Не думаю, чтобы он на самом деле ожидал ответа, потому и молчу.
— А мне тут нравится, — говорит он с улыбкой и смотрит по сторонам в темноту, — Не знаю… просто я тут чувствую себя… — Он поднимает взгляд кверху, — Ну, в безопасности, что ли.
Нервы мои на взводе, и при слове «безопасность» я готов разразиться истерическим смехом, но понимаю, что рассмеяться прямо сейчас Мерриэлу в лицо было бы недипломатично, и здравый смысл одерживает верх. Серия коротких, но бурных и громких всплесков, сопровождающихся выбросами зловонных газов, указывает на то, что моя прямая кишка инстинктивно исполнила долг, завершив естественные отправления, и теперь я могу хоть драться, хоть убегать, избавившись от избыточного наполнителя. Вот уж спасибо, как нельзя кстати — особенно если учесть, насколько я обездвижен и беспомощен.
— Да, — проговорил Мерриэл, осматриваясь, — мне здесь нравится. Очень здорово, что в свое время тут обустроили такое местечко. — И он указал на пол, где рябь на воде успела исчезнуть и вновь создалось впечатление сплошной черноты. — Прямо-таки наводнение. — Он покачал головой и поджал губы, — Через год-два вообще все зальет. — Он посмотрел на меня, — Это грунтовые воды, Кеннет. Уровень фунтовых вод в Лондоне опять повышается. В течение многих лет он понижался, а если разобраться, то даже в течение многих столетий — ведь воду для каких только нужд не брали: для дубилен, для пивоварен и для всего такого прочего. На тех станциях метро, что поглубже, насосы откачивают воду круглые сутки, и то же самое касается подземных многоэтажных автостоянок, — На его губах появляется тонкая улыбка. — Что бы, спрашивается, не использовать эту воду как питьевую вместо того, чтобы затапливать живописные долины в близлежащих графствах, да только слишком уж она грязная.
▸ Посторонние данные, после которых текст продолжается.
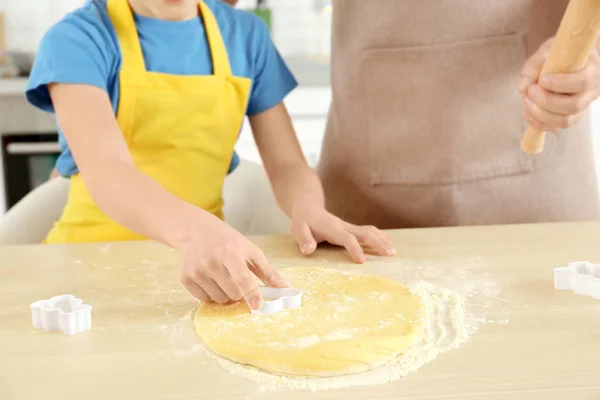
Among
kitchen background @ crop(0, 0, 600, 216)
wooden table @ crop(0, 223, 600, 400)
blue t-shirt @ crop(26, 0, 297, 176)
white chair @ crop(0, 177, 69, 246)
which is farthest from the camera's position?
kitchen background @ crop(0, 0, 600, 216)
Вообще-то сущий позор, вам не кажется?
— Мистер Мерриэл, — говорю я дрожащим голосом, — честное слово, мне даже в голову не приходит, почему…
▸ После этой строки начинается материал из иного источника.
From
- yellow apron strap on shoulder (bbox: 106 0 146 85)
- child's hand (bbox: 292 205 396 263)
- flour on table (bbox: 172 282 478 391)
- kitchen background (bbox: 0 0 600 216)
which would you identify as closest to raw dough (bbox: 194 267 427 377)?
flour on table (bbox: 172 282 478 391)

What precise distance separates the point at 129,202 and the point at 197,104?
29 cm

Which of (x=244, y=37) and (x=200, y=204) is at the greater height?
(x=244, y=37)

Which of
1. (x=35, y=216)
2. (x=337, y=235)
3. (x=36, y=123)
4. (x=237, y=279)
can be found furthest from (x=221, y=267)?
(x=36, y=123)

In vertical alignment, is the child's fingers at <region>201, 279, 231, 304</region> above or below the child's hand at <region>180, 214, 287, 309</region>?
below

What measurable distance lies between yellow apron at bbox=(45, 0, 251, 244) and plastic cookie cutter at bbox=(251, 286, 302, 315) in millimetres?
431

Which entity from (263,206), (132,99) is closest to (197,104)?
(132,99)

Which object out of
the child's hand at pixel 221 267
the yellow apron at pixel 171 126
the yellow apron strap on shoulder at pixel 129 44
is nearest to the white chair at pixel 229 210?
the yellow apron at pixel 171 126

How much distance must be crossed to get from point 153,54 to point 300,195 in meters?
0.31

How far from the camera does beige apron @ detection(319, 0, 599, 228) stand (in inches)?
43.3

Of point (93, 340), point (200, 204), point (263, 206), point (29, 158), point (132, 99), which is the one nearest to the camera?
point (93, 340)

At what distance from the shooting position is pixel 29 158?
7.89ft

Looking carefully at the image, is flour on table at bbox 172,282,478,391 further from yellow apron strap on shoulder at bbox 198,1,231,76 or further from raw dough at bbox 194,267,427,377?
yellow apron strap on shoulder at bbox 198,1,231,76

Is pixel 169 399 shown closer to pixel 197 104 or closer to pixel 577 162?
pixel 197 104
Мерриэл поднимает руку, останавливая меня, и смотрит куда-то в направлении пандуса, по которому меня недавно вели вниз. Показывается свет фар, и слышится звук двигателя большого автомобиля. По склону съезжает здоровенный «рейнджровер». Он протискивается между приоткрытыми створками забранных металлической сеткой ворот и заезжает в темную лужу. Медленно подруливает к нам, мы слышим шипенье шин, затем видим, как они гонят бурунчики чернильных волн; потом машина разворачивается, вновь исчезая в темноте, и опять показывается, останавливаясь по другую сторону островка из поддонов, так что последний оказывается меж нею и «бентли»; позади нас миниатюрные волны, скорей рябь, одна за другой тихонько плещутся о деревянные берега. Фары «рейнджровера» гаснут. В воздухе начинает вонять выхлопными газами.